Model Fitting: Underfitting vs Balanced vs Overfitting in Machine Learning
Machine Learning models is to learn patterns through different data and make accurate predictions. In essence, however, the central issue remains getting the right balance in this learning act. Two very common mistakes that a model can make during its training phase are related to overfitting and underfitting. Let’s discuss both in detail, along with the strategies to obtain a balanced model.
Underfitting
Underfitting occurs when your model is too simple to capture the trend of your data. As such, it will generally perform poorly on both the training dataset and on new unseen data.
Signs of Underfitting:
Accuracy is low on training and validation/testing data.
The model does not capture the trend of the underlying data.
Causes of Underfitting:
Too simple of a model used, e.g. linear model on nonlinear data
The model has not been trained enough.
Over-regularization: This will over-constrain the model.
Techniques to Prevent Underfitting:
1. Increase Model Complexity: Use a more complex model or add more parameters.
2. Feature Engineering: Engineer more relevant features that capture underlying patterns.
3. Decrease Regularization: Reduce regularization parameters and let the model have a bit more flexibility.
4. Increase Training Duration: Train the model for a longer time if it hasn’t converged yet.
Balanced Model
A balanced model performs well on the training data and validation or testing data. It generalizes well to new, unseen data since the underlying patterns are captured without noise influence.
Strategies to get a Balanced Model:
1. Area under Curve: Carry out cross-validation for tuning hyperparameters and model selection.
2. Model Selection: Select model complexity appropriate to the problem at hand.
3. Ensemble Methods: Combine several models to prevent overfitting or underfitting.
4. Hyperparameter Tuning: Grid search or random search methods to find the best hyperparameters.
Overfitting
Overfitting is when a model learns detailed noise in training data to an extent that it negatively affects its ability to perform on new, unseen data. In other words, it overfits the model to irrelevant data.
Signs of Overfitting:
High accuracy on training data but abysmal performance on validation/testing data.
The model does great on the training set but is really bad at generalization to new data.
Causes of Overfitting:
Complex models with large numbers of parameters
A dataset with a big number of features
A small dataset in terms of size
Overfitting by letting a model train for a very long time, for a large number of epochs
Techniques to Avoid Overfitting:
1. Cross Validation: Apply techniques such as cross-validation of k-folds so that it performs not only well on one set, but on different subsets of data.
2. Model Simplification: This means simplifying the model is best done by the reduction of features or parameters.
3. Regularization: The regression model can get regularized using L1 (Lasso) or L2 (Ridge) types of regularization to try and penalize big coefficients.

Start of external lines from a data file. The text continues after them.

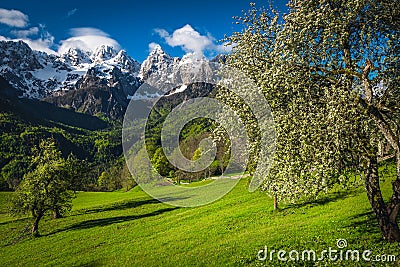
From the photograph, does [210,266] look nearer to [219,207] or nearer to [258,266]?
[258,266]

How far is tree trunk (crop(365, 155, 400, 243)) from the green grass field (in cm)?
59

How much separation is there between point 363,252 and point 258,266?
17.6ft

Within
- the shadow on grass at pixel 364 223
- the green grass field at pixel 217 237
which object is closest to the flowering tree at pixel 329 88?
the shadow on grass at pixel 364 223

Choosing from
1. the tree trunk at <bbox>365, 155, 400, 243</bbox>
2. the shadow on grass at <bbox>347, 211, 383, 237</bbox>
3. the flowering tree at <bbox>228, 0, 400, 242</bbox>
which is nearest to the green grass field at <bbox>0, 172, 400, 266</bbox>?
the shadow on grass at <bbox>347, 211, 383, 237</bbox>

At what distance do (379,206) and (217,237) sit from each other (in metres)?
14.3

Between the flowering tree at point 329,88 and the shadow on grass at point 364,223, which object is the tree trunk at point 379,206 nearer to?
the flowering tree at point 329,88

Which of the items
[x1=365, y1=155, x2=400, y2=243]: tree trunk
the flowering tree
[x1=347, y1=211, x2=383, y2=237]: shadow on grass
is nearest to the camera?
the flowering tree

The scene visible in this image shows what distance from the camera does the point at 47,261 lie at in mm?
28984

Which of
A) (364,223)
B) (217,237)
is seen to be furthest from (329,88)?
(217,237)

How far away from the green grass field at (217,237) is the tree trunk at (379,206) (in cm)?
59

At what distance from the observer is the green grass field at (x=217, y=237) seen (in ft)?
62.5

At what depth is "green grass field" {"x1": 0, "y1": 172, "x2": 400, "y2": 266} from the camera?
62.5 feet

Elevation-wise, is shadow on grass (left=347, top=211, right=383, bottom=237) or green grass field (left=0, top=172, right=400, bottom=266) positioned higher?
shadow on grass (left=347, top=211, right=383, bottom=237)

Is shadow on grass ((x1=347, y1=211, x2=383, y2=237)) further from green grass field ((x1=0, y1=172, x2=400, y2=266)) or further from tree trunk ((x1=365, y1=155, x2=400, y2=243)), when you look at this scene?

4. Pruning: Deleting branches from decision trees that do not have much significance.
5. Early stopping: Monitor the model while performing on a validation set, while dropping it once the level of performing criteria reaches the maximum.
Practical Example
Suppose we have a dataset of house prices. We want to predict the price of the house based on other features like size, number of bedrooms, and location.
Overfitting Scenarios: We often use a very complex model, such as a deep neural network with a great number of hidden layers, and train it during many epochs. It commits the sin of memorization on the training dataset, generalizing poorly to new data.
Underfitting Scenario: If we use a simple model of linear regression, it might miss these nonlinear relationships in the data and hence perform poorly on both the training and testing data.
Balanced Model: A balanced model would then be either a polynomial regression or a decision tree of the right depth, regularized to prevent overfitting, and tuned not to make it too complex, yet capture underlying patterns.
Summary
In a Underfitting condition training error is high so High Bias + Low Variance.
In a Generalized condition training error is low so Low Bias + Low Variance.
In a Overfitting condition training error is zero but test error is high so Low Bias + High Variance.